**WHAT IS BEING ASKED:** Find the line containing "At what distance". Retype it and every line after it through the end of the entries, exactly as written, with nothing added.

**THE RECORDS:**
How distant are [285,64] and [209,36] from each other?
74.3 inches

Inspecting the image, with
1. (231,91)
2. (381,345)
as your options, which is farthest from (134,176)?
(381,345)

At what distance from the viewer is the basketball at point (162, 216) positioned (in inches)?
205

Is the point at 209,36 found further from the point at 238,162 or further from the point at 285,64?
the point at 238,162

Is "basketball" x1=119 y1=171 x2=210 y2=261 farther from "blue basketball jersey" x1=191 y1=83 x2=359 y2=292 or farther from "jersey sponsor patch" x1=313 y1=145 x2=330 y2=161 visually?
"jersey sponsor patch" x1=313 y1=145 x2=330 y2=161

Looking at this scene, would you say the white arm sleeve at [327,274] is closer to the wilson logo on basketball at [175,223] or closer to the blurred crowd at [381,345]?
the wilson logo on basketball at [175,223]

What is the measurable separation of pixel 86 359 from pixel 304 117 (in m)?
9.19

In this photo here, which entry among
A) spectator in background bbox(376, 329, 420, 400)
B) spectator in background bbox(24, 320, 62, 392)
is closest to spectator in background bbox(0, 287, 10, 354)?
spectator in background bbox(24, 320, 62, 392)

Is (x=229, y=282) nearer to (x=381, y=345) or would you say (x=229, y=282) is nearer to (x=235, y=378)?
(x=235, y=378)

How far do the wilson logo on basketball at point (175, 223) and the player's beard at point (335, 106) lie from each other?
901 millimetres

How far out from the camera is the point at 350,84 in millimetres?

**SOLUTION TO THIS TASK:**
At what distance from the viewer is the basketball at point (162, 216) positioned (in inches)?
205

Is the point at 209,36 found further from the point at 238,162 or further from the point at 285,64?
the point at 238,162

Is "basketball" x1=119 y1=171 x2=210 y2=261 farther from "blue basketball jersey" x1=191 y1=83 x2=359 y2=292 or farther from "jersey sponsor patch" x1=313 y1=145 x2=330 y2=161 visually?
"jersey sponsor patch" x1=313 y1=145 x2=330 y2=161

Looking at this scene, would you say the white arm sleeve at [327,274] is closer to the wilson logo on basketball at [175,223] or closer to the blurred crowd at [381,345]?
the wilson logo on basketball at [175,223]

What is the measurable separation of pixel 86 359 from pixel 304 117 (in m)?
9.19

In this photo here, which entry among
A) spectator in background bbox(376, 329, 420, 400)
B) spectator in background bbox(24, 320, 62, 392)
is closest to spectator in background bbox(0, 287, 10, 354)?
spectator in background bbox(24, 320, 62, 392)

Is (x=229, y=282) nearer to (x=381, y=345) or would you say (x=229, y=282) is nearer to (x=235, y=378)?
(x=235, y=378)

How far do the wilson logo on basketball at point (175, 223) and the player's beard at point (335, 106) lie from each other?
901 millimetres

How far out from the camera is the point at 350,84 in millimetres?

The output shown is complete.